**ÜBUNGSTEXT**
Bush-Kriege

Streifzüge 33/2005

KOLUMNE Unumgänglich

von Franz Schandl

Wer hätte vor Jahren gedacht, dass Huntingtons böses Spiel so schnell Realität werden würde. Nun ist es blutiger Ernst. Wobei Krieg und Kampf ja nicht mehr die passenden Begriffe sind. Es sind Bestrafungsaktionen, die sich Befreiung nennen. Und jene müssen nicht einmal wirklich begründet werden. Vorwände sind schnell gefunden, notfalls werden sie auch erfunden. Wenn aktuell (zu Recht oder Unrecht) unterstellt wird, dass der Iran die Atombombe bauen will, dann ist nicht der Grund Vater der Maßnahme, sondern die mögliche Maßnahme sucht sich ihre Gründe. Dass Freedom and Democracy selbst die Atombombe besitzen und sie als erste und einzige bisher auch eingesetzt haben, hat dieses Bewusstsein erfolgreich verdrängt.

Nie würde es den USA einfallen, was sie von anderen verlangen, also ihr Waffenarsenal abzubauen. Im Gegenteil, dieses schreit wie jede Ware nach Konsum, also nach Einsatz und Ersatz. Natürlich ist es nicht so, dass Kriege einfach deswegen geführt werden müssten, weil die Rüstungsindustrie ihre Produkte los werden will, aber andererseits sollte man diesen Faktor auch nicht unterschätzen. Je größer dieser Sektor in der Gesellschaft ist, desto entschiedener kann er seine Geschäftsinteressen durchsetzen. Peace keeping ist so oft mit einem Defizit verbunden, das sich auf Dauer niemand leisten kann und will, weder betriebs- noch volkswirtschaftlich.

Im Land der religiösen Eiferer und Fernsehprediger mit einer Unzahl protestantischer Sekten hat man sich voll dem Kampf gegen das Böse verschrieben. Der Gedanke von Freiheit und Demokratie werde „die ganze Welt erfassen“, droht George Bush und sieht schon die Cruise Missiles fliegen. Was in den USA als Erleuchtung erscheint, ist anderswo als Bombenblitz sichtbar. Vogelfrei ist jedes Regime, das dem kapitalen Polizisten nicht passt. Vom Schock in Vietnam hat man sich endgültig erholt. Die Intervention ist ein probates Mittel wie jedes andere, und nicht einmal das letzte. Entsprechende Drohungen gehören zur Weltinnenpolitik.

Selbst den Freunden in Saudi-Arabien oder Pakistan deutet man an, was da auf sie fallen könnte, wenn sie nicht spuren. Es ist zu befürchten, dass es zu keiner Eindämmung der Konflikte im Mittleren Osten kommt, sondern zu einer Ausweitung, etwa wenn der Iran und Syrien, zweifellos zwei äußerst unsympathische Systeme, überfallen oder zumindest mit Luftschlägen bedacht werden. Die arabischen Massen werden so der islamistischen Reaktion regelrecht in die Hände getrieben, die ja schon jetzt auf diesem Glaubenskampf gedeiht. Da sind die Mullahs, denn Mullahs sind die Bush-Christen ebenso, unter sich. Wenn der unerträgliche Bush sagt, dass ein unerträgliches Regime unerträglich ist, ist das unerträglich.

**VERFÜGBARE DATEN**

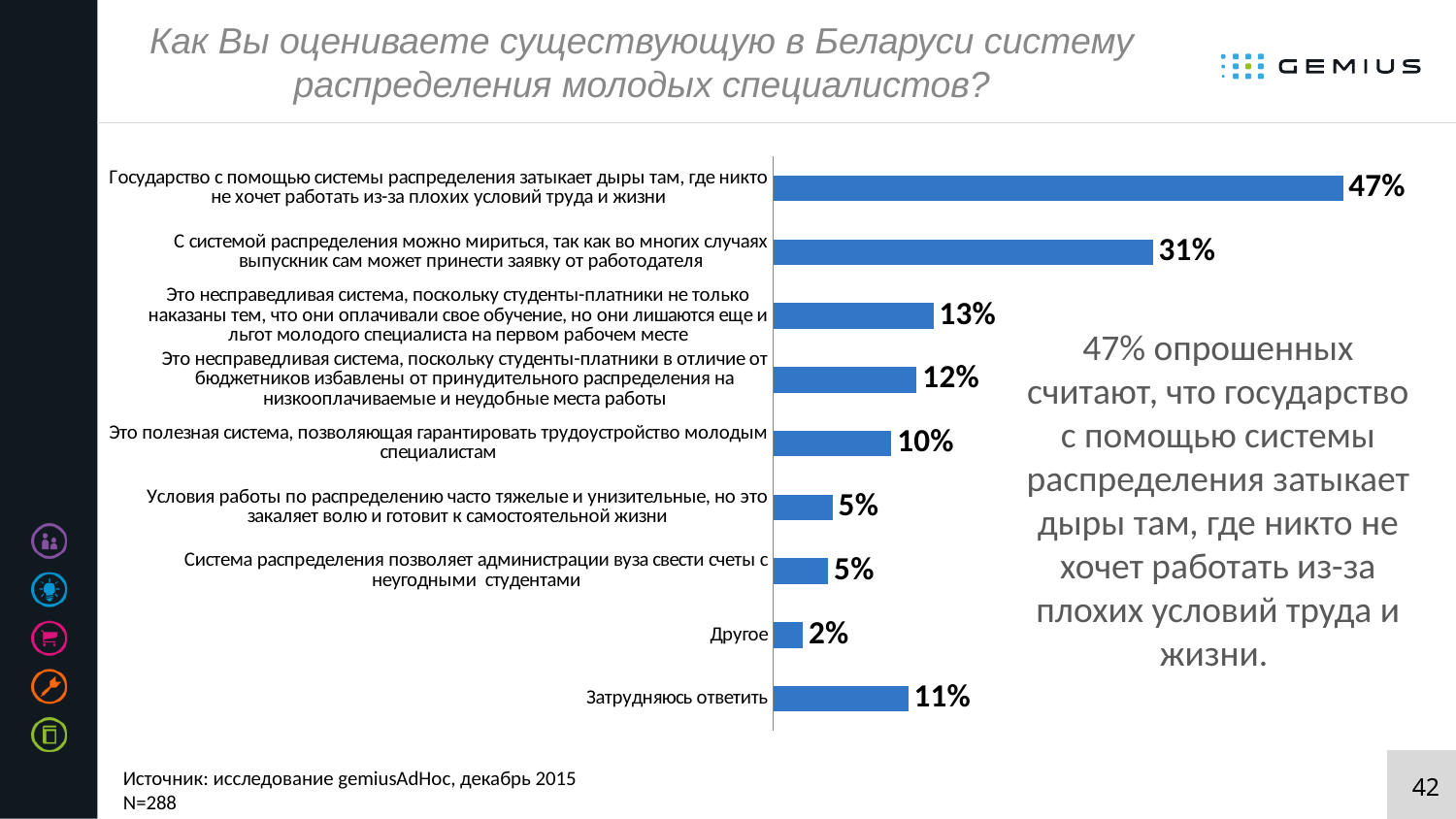
Which response option has the highest value? Государство с помощью системы распределения затыкает дыры там, где никто не хочет работать из-за плохих условий труда и жизни What is the sample size (N) stated on the slide? N=288 What is the difference between the top answer (47%) and the second answer ("С системой распределения можно мириться...")? 16 percentage points Which is larger: the value for "Затрудняюсь ответить" or the value for "Это полезная система, позволяющая гарантировать трудоустройство молодым специалистам"? Затрудняюсь ответить What is the value for "Затрудняюсь ответить"? 11% What type of chart is shown on the slide? Bar chart What colour are the bars in the chart? Blue How many response categories are shown in the chart? 9 Which response option has the lowest value? Другое What is the value for "Условия работы по распределению часто тяжелые и унизительные, но это закаляет волю и готовит к самостоятельной жизни"? 5% What percentage of respondents chose "Другое"? 2% What share of respondents said the distribution system is a useful system that guarantees employment for young specialists ("Это полезная система...")? 10%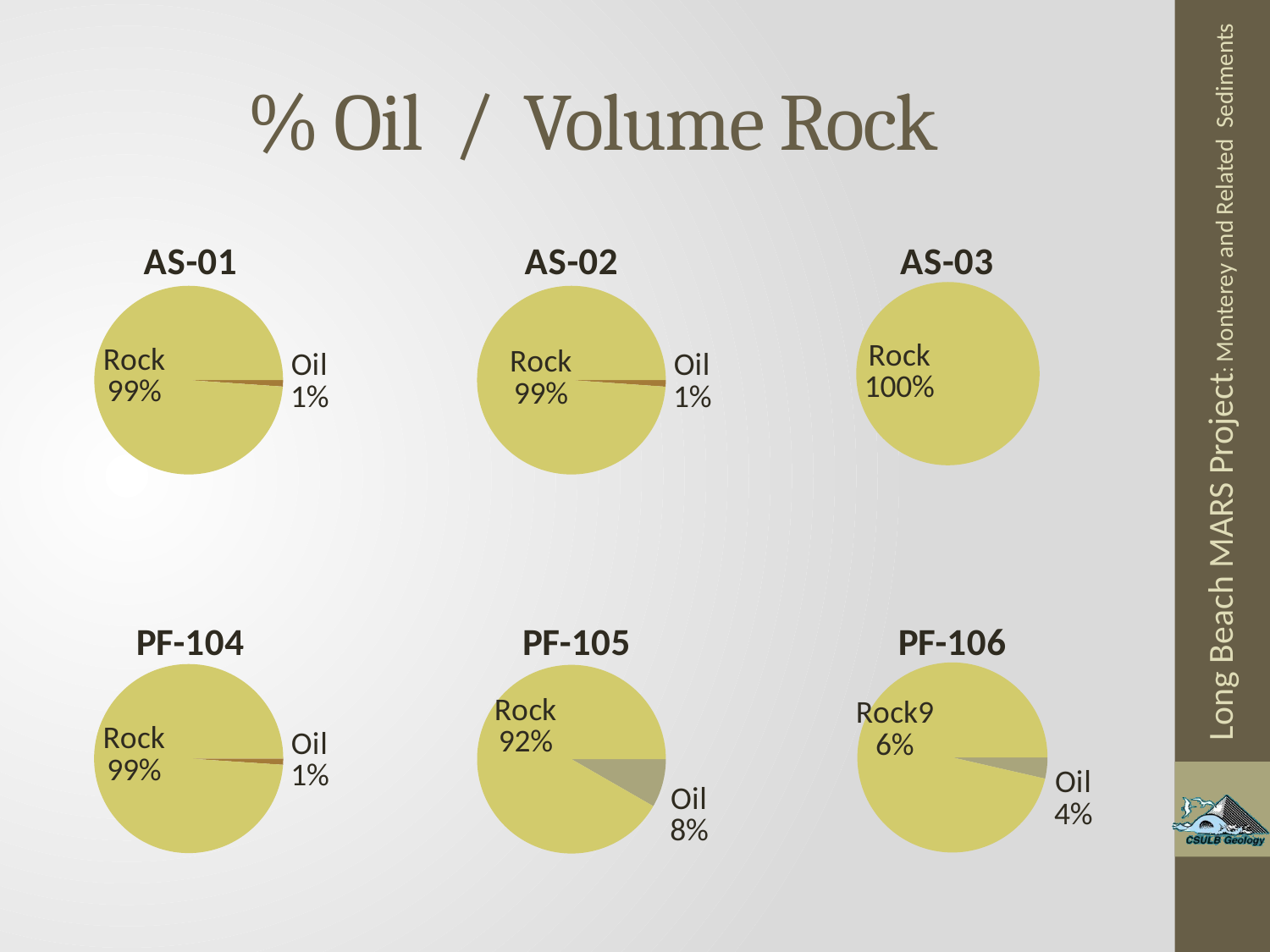
Is the Oil percentage larger in the PF-105 chart or the PF-106 chart? PF-105 In the AS-02 chart, what percentage is labelled for Rock? 99% Across the six charts, which sample has the highest Oil percentage? PF-105 In the AS-01 chart, what share of the pie is Oil? 1% In the AS-03 chart, what percentage is labelled for Rock? 100% In the PF-106 chart, what share of the pie is Oil? 4% In the PF-105 chart, what percentage is labelled for Rock? 92% In the PF-105 chart, what share of the pie is Oil? 8% What type of chart is used for each sample on this slide? Pie chart Across the six charts, which sample has the lowest Oil percentage? AS-03 In the PF-104 chart, what percentage is labelled for Oil? 1% What is the difference between the Oil percentage in the PF-105 chart and the Oil percentage in the PF-106 chart? 4%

**AUFGABEN**
1. Fassen Sie die Kolumne in zwei Sätzen zusammen.
2. Welche Länder nennt die Kolumne als Freunde, denen dennoch angedeutet wird, was auf sie fallen könnte?
3. Geben Sie aus der Kolumne alles von „Nie würde es“ bis hinunter zu „betriebs- noch volkswirtschaftlich.“ wortgetreu wieder.

**LÖSUNGEN JE AUFGABE**
1. Die Kolumne beschreibt die Interventionen der USA als Bestrafungsaktionen, die sich Befreiung nennen und deren Vorwände notfalls erfunden werden, während das Waffenarsenal wie jede Ware nach Einsatz und Ersatz schreit. Sie befürchtet eine Ausweitung der Konflikte im Mittleren Osten, durch die die arabischen Massen der islamistischen Reaktion regelrecht in die Hände getrieben werden.

2. Saudi-Arabien und Pakistan.

3.
Nie würde es den USA einfallen, was sie von anderen verlangen, also ihr Waffenarsenal abzubauen. Im Gegenteil, dieses schreit wie jede Ware nach Konsum, also nach Einsatz und Ersatz. Natürlich ist es nicht so, dass Kriege einfach deswegen geführt werden müssten, weil die Rüstungsindustrie ihre Produkte los werden will, aber andererseits sollte man diesen Faktor auch nicht unterschätzen. Je größer dieser Sektor in der Gesellschaft ist, desto entschiedener kann er seine Geschäftsinteressen durchsetzen. Peace keeping ist so oft mit einem Defizit verbunden, das sich auf Dauer niemand leisten kann und will, weder betriebs- noch volkswirtschaftlich.